Update the replicator

After the records are on S3 or DynamoDB, the next step will be to update the replicator lambdas to make the them available on the corresponding CH table. There are two replicators at the moment:

  1. S3 replicator is at https://github.com/pytorch/test-infra/tree/main/aws/lambda/clickhouse-replicator-s3. https://github.com/pytorch/test-infra/pull/5921 is an example pull request that maps the S3 path ossci-benchmarks/v3/** to the corresponding CH table benchmark.oss_ci_benchmark_v3. S3 replicator, however, won't delete the immutable records on CH even when the files one S3 are deleted.
  2. Similarly, the DynamoDB replicator is at https://github.com/pytorch/test-infra/tree/main/aws/lambda/clickhouse-replicator-dynamo. This replicator handles all insert, update, and delete events from DynamoDB.

Update the trigger

This part is not yet in Terraform, so this is currently done manually via our AWS Cloud console by going to the replicator lambda (either S3 or DynamoDB) / Configuration / Triggers. Please reach out to the team if you need help here.

If you are using DynamoDB, ensure that the lambda has permissions for the table here.

Testing

Print out and manually test the insert query on CH Cloud console. Use the fortesting database to test that the insertion works.

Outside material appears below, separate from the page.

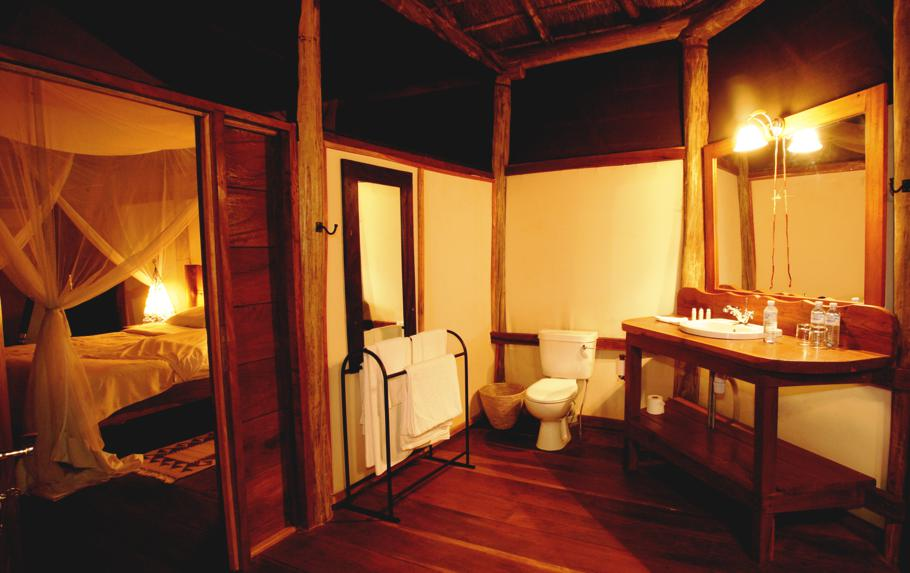 Luxury-Apoka-Lodge-Uganda 2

Here is an example insert query for S3:

insert into
    benchmark.oss_ci_benchmark_v3
select
    *,
    (
        'ossci-benchmarks',
        'v3/pytorch/pytorch/11862562618/33067186757/add_loop_inductor_dynamic_gpu.json'
    ) as _meta
from
    s3(
        'https://ossci-benchmarks.s3.amazonaws.com/v3/pytorch/pytorch/11862562618/33067186757/add_loop_inductor_dynamic_gpu.json',
        'JSONEachRow',
        '
`timestamp` UInt64,
`schema_version` String,
`name` String,
`repo` String,
`head_branch` String,
`head_sha` String,
`workflow_id` UInt64,
`run_attempt` UInt32,
`job_id` UInt64,
`servicelab_experiment_id` UInt64,
`servicelab_trial_id` UInt64,
`runners` Array(
    Tuple(
        name String,
        type String,
        cpu_info String,
        cpu_count UInt32,
        mem_info String,
        avail_mem_in_gb UInt32,
        gpu_info String,
        gpu_count UInt32,
        gpu_mem_info String,
        avail_gpu_mem_in_gb UInt32,
        extra_info Map(String, String)
    )
),
`benchmark` Tuple(
    name String,
    mode String,
    dtype String,
    extra_info Map(String, String)
),
`model` Tuple (
    name String,
    type String,
    backend String,
    origins Array(String),
    extra_info Map(String, String)
),
`inputs` Map(
    String,
    Tuple(dtype String, extra_info Map(String, String))
),
`dependencies` Map(
    String,
    Tuple(
        repo String,
        branch String,
        sha String,
        version String,
        extra_info Map(String, String)
    )
),
`metric` Tuple(
    name String,
    benchmark_values Array(Float32),
    target_value Float32,
    extra_info Map(String, String)
)
',
        'gzip',
        extra_credentials(
            role_arn = 'arn:aws:iam::308535385114:role/clickhouse_role'
        )
    )

Some notes:

  • A _meta column is used in the select statement to store the S3 path.
  • No comma at the end of the schema string, CH doesn't like that at all.
  • Use gzip if the file on S3 is compressed, otherwise, use none for plain text.